イジワル上司に焦らされてます
 


『この状況で爆睡とか、お前も度胸あるな?』


最早、私に残された道は平謝りすることだけだった。

散々甘えておいて寝るなんて、自分で自分が信じられない。

何より、誰よりも疲れているであろう上司を前に爆睡するなんて……もう、色んな意味で泣きたくなる。


『あ、あの、不破さん……すみませんでした』

『今日は、早く寝ろ。
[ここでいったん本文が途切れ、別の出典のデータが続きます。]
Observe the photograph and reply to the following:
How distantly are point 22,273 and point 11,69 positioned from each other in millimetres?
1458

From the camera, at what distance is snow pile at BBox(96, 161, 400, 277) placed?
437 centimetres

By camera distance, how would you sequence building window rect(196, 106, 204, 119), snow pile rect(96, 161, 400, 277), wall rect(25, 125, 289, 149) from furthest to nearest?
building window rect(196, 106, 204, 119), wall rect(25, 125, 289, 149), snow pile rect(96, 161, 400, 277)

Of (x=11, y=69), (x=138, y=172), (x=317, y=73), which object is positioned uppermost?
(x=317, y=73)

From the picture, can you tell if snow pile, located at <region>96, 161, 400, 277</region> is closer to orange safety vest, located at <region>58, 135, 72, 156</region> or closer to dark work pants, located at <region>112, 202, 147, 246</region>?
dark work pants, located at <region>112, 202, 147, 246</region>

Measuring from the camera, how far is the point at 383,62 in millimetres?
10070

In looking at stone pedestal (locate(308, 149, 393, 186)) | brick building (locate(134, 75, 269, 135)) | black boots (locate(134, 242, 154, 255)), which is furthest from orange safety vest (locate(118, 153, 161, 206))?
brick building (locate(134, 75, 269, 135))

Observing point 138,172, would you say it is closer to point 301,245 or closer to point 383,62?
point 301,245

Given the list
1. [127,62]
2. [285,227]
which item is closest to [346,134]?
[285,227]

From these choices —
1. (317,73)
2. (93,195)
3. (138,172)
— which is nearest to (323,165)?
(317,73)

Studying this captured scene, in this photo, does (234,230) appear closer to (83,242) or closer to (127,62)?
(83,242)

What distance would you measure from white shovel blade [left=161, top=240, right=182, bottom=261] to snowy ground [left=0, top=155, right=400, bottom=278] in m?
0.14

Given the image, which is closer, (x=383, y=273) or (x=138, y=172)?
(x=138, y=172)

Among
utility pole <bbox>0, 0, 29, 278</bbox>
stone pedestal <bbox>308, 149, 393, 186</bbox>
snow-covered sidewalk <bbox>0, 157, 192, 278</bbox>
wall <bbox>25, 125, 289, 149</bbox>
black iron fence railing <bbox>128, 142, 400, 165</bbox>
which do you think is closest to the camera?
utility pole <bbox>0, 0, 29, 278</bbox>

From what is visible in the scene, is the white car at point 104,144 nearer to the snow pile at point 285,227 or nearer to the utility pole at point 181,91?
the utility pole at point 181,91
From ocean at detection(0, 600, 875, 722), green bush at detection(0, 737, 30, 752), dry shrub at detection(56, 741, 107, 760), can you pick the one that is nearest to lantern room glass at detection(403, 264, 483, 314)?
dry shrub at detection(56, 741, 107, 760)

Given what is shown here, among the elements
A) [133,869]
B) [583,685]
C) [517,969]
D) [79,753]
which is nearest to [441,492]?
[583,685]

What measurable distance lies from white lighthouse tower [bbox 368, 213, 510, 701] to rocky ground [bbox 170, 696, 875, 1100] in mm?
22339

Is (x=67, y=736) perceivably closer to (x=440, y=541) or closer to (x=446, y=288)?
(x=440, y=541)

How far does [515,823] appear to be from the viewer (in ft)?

お前も疲れてるんだよ』


だけど、そんな私をそれ以上責めることもせず、不破さんはハザードを焚いて車を降りると酔っぱらいの私を支えて部屋の前まで送り届けてくれた。


『おやすみ』


そして、扉が閉まる前に─── そっと、額に触れるだけのキス。

思わず真っ赤になって両手で額を押さえれば、そんな私を見て「今日のお前は、隙がありすぎ」なんて零すと、不破さんは優しい笑顔を連れて颯爽と帰っていった。

それが、あまりにスマートで、スマートすぎて。


……なんで、あんなに余裕たっぷりなの?


関係が変わったはずだと思ったけれど、私の思い違いかと思ってしまうくらいに不破さんは通常運転だったのだ。